## Selection
:::
The ASIC 135 is electrically connected to the resist sensor 120, rotary encoder 121, and linear encoder 124. The controller 130 detects a position of the sheet 12 based on a detection signal outputted from the resist sensor 120 and a pulse signal outputted from the rotary encoder 121. The controller 130 detects a position of the carriage 23 based on a pulse signal obtained from the linear encoder 124.
<Driver IC 140>
The carriage 23 carries the driver IC 140 (an exemplary head driving circuit) together with the recording head 39. As depicted in
The driver IC 140 includes a SIN conversion circuit 141 (an exemplary second conversion circuit), a FIRE0 conversion circuit 142 (an exemplary first conversion circuit), a FIRE1 conversion circuit 143, shift resistors 144 (SRK, SRY, SRC, SRM), latch circuits 145 (LK, LY, LC, LM), multiplexers 146 (MPK, MPY, MPS, MPM), and boosting buffers 147 (BK, BY, BC, BM). The shift resistors 144, latch circuits 145, and boosting buffers 147 are examples of a first output circuit and a second output circuit.
A jetting instruction signal SIN, reset signal, and clock signal CLK are inputted to the SIN conversion circuit 141. The jetting instruction signal SIN includes a control signal for the piezoelectric actuator 90 and a strobe signal STB (an exemplary output signal) for each latch circuit 145. The jetting instruction signal SIN is a serial signal generated by the ASIC 135. The SIN conversion circuit 141 generates four selection signals SIN0, 1, SIN2, 3, SIN4, 5, and SIN6, 7 from the jetting instruction signal SIN and outputs them in parallel to the respective shift resistors 144. The selection signal SIN0, 1 is a control signal for the driving elements corresponding to the nozzle row 40K. The selection signal SIN2, 3 is a control signal for the driving elements corresponding to the nozzle row 40Y. The selection signal SIN4, 5 is a control signal for the driving elements corresponding to the nozzle row 40C. The selection signal SIN6, 7 is a control signal for the driving elements corresponding to the nozzle row M.
The pattern signal FIRE0 and clock signal CLK are inputted to the FIRE0 conversion circuit 142. The pattern signal FIRE0 is a serial signal generated by the ASIC 135. The pattern signal FIRE0 includes signals indicating seven driving waveforms Kf1 to Kf7 for the driving elements corresponding to the nozzle row 40K and signals indicating seven driving waveforms Yf1 to Yf7 for the driving elements corresponding to the nozzle row 40Y. The FIRE0 conversion circuit 142 converts the serial signal into a parallel signal in synchronization with the clock signal to generate the driving waveforms Kf1 to Kf7 and driving waveforms Yf1 to Yf7. Then, the FIRE0 conversion circuit 142 outputs them in parallel to the respective multiplexers 146 (exemplary first extraction processing).
:::
## Data provided
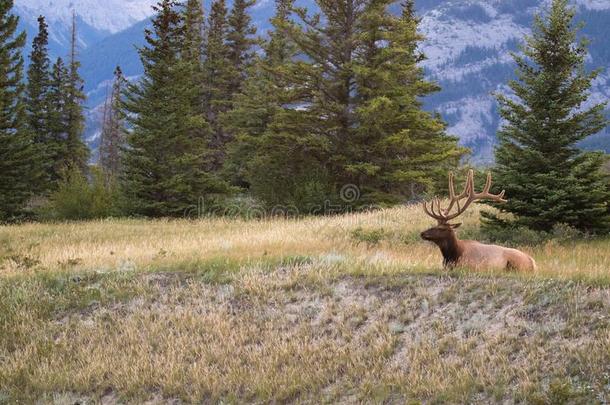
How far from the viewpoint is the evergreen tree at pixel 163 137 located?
:::
## Requirements
A. Write out the part of the driver IC passage that begins at the words "The ASIC 135 is" and stops after the words "the linear encoder 124.".
B. Continue the driver IC passage from where it stops.

## Answers to the tasks
A.
The ASIC 135 is electrically connected to the resist sensor 120, rotary encoder 121, and linear encoder 124. The controller 130 detects a position of the sheet 12 based on a detection signal outputted from the resist sensor 120 and a pulse signal outputted from the rotary encoder 121. The controller 130 detects a position of the carriage 23 based on a pulse signal obtained from the linear encoder 124.

B.
The pattern signal FIRE1 and the clock signal CLK are inputted to the FIRE1 conversion circuit 143. The pattern signal FIRE1 is a serial signal generated by the ASIC 135. The pattern signal FIRE1 includes seven driving waveforms Cf1 to Cf7 for the driving elements corresponding to the nozzle row 40C and seven driving waveforms Mf1 to Mf7 for the driving elements corresponding to the nozzle row 40M. The FIRE1 conversion circuit 142 converts the serial signal into a parallel signal in synchronization with the clock signal CLK to generate driving waveforms Cf1 to Cf7 and driving waveforms Mf1 to Mf7. Then, the FIRE1 conversion circuit 142 outputs them in parallel to the respective multiplexers 146.
The four selection signals SIN0, 1, SIN2, 3, SIN4, 5, and SIN6, 7 and the strobe signals STB are inputted from the SIN conversion circuit 141 to the respective shift resistors 144. The clock signal CLK is inputted to the respective shift resistors 144. Each of the shift resistors 144 converts the inputted selection signal (any one of the SIN0, 1, SIN2, 3, SIN4, 5, and SIN6, 7) into signals corresponding to the respective nozzles 40 in synchronization with the clock signal CLK, and then outputs those signals in parallel to the corresponding one of the latch circuits 145. Each of the latch circuits 145 outputs the signals inputted from the corresponding one of the shift resistors 144, in parallel to the corresponding one of the multiplexers 146, as control signals corresponding to the respective nozzles 40, at a timing at which the strobe signal STB (an exemplary first output signal, an exemplary second output signal) is inputted.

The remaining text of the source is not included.